LESETEXT —

* * *

Autorin: Eva Heidenfelder

Schild mit "Hier geht's lang" und einem Kinoplakat in einem Treppenhaus

Fakten aus Forschung und Wissenschaft sind bereits für die Jüngsten spannend. Sie müssen ihnen nur ganz anders vermittelt werden als Erwachsenen. Das Munich Science Communication Lab hat dazu ein Pilotprojekt gestartet.

Ein Kichern geht durchs Publikum. Checker Tobi hat gerade erfahren, dass er in der vietnamesischen Höhle, in der er eine Nacht verbringen wird, sein Geschäft nicht einfach zurücklassen kann. Seine Freundin Amy reicht ihm eine Tüte mit Reis: Da kommt alles rein, damit es auch wieder raus kommt, um das empfindliche Ökosystem der Sơn-Đoòng-Höhle nicht zu stören, dem größten unterirdischen Hohlraum der Welt. 

Im Hörsaal A240 der Ludwig-Maximilians-Universität herrscht nun gespannte Stille. Wo sonst Student:innen werktags Vorlesungen verfolgen, wird heute der Film "Checker Tobi und die Reise zu den fliegenden Flüssen" im Rahmen des vierten Münchner "Public Health Film Festivals", kurz PHFF, gezeigt.

* * *

DATENTEIL —
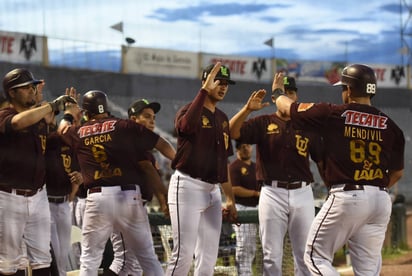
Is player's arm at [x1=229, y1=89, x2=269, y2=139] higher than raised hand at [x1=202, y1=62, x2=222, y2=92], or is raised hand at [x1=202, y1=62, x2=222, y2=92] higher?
raised hand at [x1=202, y1=62, x2=222, y2=92]

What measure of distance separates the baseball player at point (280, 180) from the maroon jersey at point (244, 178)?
2.28 meters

* * *

AUFGABE 1 — In welchem Hörsaal wird der Film laut dem Lesetext über die Filmvorführung gezeigt?
AUFGABE 2 — Setze den Lesetext über die Filmvorführung für Kinder nach seinem letzten Satz fort.

ANTWORT 1 — Im Hörsaal A240 der Ludwig-Maximilians-Universität.

ANTWORT 2 —
"Unser Planet und & Ich" als erste Film-Vorführung für Kinder  

Ziel des Festivals: Durch ausgewählte Filme und anschließende Podiumsdiskussionen mit Akteur:innen das Interesse am Thema "Public Health" in der breiten Öffentlichkeit zu wecken. Und die Möglichkeit zu eröffnen, sich mit aktuellen Erkenntnissen aus dem Fachgebiet auseinander zu setzen und in den Austausch mit Wissenschaftler:innen und anderen am Thema interessierten Menschen zu kommen. Ein besonderes Augenmerk liegt mittlerweile zudem auf dem Schwerpunkt "Planetary Health", der den Einfluss von Klimawandel und Umweltverschmutzung auf die Gesundheit der Menschen beleuchtet.

Kinder in einem Klassenraum, ein Film wird an die Wand projeziert

Gespannte Aufmerksamkeit bei den jungen Besucher:innen des Festivals an der Ludwig-Maximilians-Universität München.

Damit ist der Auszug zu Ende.